### Alıştırma yönergeleri
Kayıtlarda "with" dizesini içeren kaç satır bulunduğunu belirtin ve yalnızca sayıyı yazın. Büyük ve küçük harf ayrımı dikkate alınsın.

### Kullanılacak kayıtlar
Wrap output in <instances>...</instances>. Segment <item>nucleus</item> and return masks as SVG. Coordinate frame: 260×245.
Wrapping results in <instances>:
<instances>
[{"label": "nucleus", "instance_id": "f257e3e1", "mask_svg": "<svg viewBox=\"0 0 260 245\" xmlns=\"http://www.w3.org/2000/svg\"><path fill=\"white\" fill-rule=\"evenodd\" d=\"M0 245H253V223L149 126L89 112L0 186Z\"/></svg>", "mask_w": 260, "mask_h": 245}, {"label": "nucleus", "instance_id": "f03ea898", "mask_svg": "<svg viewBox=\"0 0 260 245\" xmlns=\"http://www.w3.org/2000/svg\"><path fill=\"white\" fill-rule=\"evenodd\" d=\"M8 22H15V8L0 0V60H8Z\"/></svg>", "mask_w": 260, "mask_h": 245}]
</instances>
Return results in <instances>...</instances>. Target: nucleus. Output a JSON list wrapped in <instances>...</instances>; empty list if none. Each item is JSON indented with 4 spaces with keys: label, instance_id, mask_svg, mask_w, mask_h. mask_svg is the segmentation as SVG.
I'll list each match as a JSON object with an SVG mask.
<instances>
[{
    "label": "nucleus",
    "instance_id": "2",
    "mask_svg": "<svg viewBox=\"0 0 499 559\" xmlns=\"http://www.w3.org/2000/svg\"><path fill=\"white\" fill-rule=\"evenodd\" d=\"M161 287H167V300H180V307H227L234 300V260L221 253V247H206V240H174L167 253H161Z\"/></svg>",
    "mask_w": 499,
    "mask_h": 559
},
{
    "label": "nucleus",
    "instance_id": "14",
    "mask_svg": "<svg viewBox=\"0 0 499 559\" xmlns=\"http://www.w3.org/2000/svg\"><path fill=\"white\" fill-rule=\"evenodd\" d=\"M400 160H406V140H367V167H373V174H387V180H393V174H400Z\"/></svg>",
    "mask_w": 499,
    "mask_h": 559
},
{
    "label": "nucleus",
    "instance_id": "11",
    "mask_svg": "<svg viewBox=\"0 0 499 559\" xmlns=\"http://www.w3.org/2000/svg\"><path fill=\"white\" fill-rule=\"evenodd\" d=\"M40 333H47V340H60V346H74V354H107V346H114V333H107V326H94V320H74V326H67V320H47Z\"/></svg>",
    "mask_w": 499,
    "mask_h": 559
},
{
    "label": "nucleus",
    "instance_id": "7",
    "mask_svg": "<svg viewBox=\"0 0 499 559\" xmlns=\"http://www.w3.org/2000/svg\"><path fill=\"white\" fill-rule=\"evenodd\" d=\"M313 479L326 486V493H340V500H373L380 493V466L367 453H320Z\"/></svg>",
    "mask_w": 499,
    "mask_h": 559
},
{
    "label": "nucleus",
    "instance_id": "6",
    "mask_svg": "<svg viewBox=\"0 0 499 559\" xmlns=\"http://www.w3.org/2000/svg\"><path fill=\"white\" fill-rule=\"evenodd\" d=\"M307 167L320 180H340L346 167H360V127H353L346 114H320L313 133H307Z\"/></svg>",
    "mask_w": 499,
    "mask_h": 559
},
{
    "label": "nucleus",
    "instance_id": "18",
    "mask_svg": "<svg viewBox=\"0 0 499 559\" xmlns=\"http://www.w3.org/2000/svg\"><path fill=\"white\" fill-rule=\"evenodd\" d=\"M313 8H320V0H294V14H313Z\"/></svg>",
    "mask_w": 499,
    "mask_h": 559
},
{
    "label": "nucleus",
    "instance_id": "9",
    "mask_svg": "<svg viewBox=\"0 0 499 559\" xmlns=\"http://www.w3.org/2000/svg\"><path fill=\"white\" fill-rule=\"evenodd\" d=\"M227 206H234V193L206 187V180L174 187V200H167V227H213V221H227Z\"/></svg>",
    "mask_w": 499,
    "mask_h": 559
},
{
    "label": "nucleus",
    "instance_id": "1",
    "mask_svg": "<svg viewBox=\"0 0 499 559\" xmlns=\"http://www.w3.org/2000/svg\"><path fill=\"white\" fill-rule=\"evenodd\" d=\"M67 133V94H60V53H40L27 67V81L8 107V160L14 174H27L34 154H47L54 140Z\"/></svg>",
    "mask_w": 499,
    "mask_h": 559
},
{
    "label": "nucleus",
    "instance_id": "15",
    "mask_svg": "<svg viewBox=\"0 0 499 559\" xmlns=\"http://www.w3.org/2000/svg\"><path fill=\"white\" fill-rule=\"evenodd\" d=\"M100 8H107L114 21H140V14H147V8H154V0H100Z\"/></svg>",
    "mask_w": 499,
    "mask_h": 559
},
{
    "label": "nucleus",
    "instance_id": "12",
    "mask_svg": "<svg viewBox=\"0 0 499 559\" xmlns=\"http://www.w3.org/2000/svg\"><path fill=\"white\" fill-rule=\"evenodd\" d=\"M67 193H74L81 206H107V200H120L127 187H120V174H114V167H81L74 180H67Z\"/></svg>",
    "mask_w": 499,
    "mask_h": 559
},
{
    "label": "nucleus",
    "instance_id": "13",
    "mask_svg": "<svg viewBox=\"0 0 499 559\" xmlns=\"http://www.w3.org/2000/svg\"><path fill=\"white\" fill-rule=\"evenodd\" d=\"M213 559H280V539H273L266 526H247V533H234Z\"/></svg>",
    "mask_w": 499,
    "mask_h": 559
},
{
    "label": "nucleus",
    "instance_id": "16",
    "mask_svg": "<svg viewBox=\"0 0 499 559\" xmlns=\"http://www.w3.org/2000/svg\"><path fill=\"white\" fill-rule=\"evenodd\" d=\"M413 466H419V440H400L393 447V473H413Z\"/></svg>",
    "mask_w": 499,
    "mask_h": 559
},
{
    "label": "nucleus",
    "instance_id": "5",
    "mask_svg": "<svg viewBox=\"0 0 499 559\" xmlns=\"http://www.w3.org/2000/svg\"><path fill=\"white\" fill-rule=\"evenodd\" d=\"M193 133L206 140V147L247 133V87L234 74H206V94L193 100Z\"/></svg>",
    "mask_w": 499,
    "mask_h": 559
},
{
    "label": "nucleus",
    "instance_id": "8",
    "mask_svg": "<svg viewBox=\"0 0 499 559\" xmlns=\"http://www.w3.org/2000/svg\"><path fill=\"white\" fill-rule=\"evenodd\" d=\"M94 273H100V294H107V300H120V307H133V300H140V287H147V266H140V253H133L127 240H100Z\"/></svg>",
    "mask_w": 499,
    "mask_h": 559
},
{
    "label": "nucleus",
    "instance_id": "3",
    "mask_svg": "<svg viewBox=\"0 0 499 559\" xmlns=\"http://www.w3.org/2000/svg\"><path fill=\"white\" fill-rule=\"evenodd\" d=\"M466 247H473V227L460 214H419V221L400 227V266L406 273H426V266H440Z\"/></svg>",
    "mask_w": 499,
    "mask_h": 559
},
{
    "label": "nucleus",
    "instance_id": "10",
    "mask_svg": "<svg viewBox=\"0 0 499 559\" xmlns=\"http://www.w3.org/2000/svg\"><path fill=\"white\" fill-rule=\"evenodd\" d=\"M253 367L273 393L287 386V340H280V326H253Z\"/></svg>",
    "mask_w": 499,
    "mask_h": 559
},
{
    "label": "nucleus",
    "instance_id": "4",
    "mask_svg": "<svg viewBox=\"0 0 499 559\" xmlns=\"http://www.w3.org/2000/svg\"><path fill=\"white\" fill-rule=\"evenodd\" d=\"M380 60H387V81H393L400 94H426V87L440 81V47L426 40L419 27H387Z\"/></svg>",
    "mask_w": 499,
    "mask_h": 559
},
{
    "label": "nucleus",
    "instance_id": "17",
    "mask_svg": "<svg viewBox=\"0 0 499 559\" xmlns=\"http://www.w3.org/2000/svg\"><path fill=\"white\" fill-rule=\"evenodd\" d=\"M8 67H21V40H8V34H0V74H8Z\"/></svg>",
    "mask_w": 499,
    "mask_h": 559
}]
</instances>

### Doğru sonuç
2